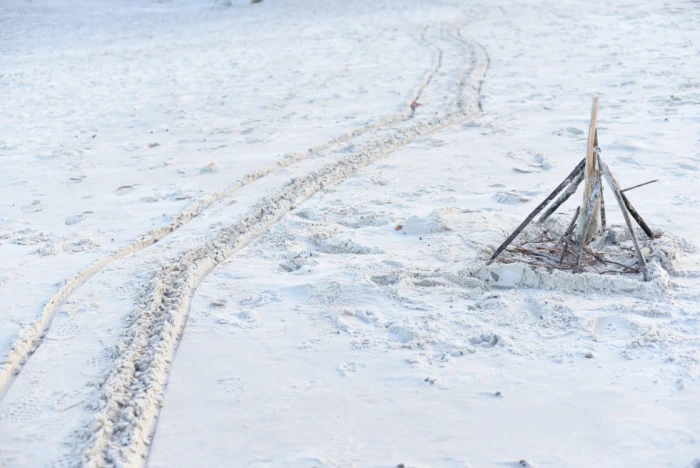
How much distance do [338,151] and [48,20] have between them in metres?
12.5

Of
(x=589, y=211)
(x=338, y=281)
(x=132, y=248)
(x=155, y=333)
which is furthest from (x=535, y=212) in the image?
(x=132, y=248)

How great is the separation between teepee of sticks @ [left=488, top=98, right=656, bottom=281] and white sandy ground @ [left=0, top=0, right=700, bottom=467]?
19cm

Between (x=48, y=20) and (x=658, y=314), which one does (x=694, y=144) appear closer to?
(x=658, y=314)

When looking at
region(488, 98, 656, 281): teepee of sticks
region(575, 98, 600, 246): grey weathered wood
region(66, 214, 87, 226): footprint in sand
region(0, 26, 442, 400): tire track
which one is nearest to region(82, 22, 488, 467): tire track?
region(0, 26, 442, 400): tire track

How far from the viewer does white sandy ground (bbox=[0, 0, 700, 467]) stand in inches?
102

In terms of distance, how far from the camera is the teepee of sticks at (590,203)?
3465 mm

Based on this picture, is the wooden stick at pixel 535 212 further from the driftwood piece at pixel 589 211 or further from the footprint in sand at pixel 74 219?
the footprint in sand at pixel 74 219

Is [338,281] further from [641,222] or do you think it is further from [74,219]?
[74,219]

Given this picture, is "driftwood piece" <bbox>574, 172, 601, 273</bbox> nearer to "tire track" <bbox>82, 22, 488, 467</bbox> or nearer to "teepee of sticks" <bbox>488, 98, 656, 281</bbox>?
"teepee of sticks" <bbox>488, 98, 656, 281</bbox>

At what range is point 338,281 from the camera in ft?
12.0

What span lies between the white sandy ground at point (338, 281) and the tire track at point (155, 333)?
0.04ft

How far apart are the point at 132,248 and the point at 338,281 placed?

--*--

WORK TO COMPLETE
Arrange every line of the records above as a numbered list, skipping blank lines and leaving out the pictures.

COMPLETE OUTPUT
1. How much distance do [338,151] and [48,20] have between them in metres?
2. 12.5
3. Of
4. (x=589, y=211)
5. (x=338, y=281)
6. (x=132, y=248)
7. (x=155, y=333)
8. which is furthest from (x=535, y=212) in the image?
9. (x=132, y=248)
10. How great is the separation between teepee of sticks @ [left=488, top=98, right=656, bottom=281] and white sandy ground @ [left=0, top=0, right=700, bottom=467]?
11. 19cm
12. Between (x=48, y=20) and (x=658, y=314), which one does (x=694, y=144) appear closer to?
13. (x=658, y=314)
14. When looking at
15. region(488, 98, 656, 281): teepee of sticks
16. region(575, 98, 600, 246): grey weathered wood
17. region(66, 214, 87, 226): footprint in sand
18. region(0, 26, 442, 400): tire track
19. which one is nearest to region(82, 22, 488, 467): tire track?
20. region(0, 26, 442, 400): tire track
21. How far from the viewer does white sandy ground (bbox=[0, 0, 700, 467]) stand in inches?
22. 102
23. In terms of distance, how far from the camera is the teepee of sticks at (590,203)?
24. 3465 mm
25. Based on this picture, is the wooden stick at pixel 535 212 further from the driftwood piece at pixel 589 211 or further from the footprint in sand at pixel 74 219?
26. the footprint in sand at pixel 74 219
27. Is [338,281] further from [641,222] or do you think it is further from [74,219]?
28. [74,219]
29. Given this picture, is "driftwood piece" <bbox>574, 172, 601, 273</bbox> nearer to "tire track" <bbox>82, 22, 488, 467</bbox> or nearer to "teepee of sticks" <bbox>488, 98, 656, 281</bbox>?
30. "teepee of sticks" <bbox>488, 98, 656, 281</bbox>
31. At what range is point 338,281 from the camera in ft?
32. 12.0
33. What span lies between the white sandy ground at point (338, 281) and the tire track at point (155, 333)?
34. 0.04ft
35. How far apart are the point at 132,248 and the point at 338,281 placed?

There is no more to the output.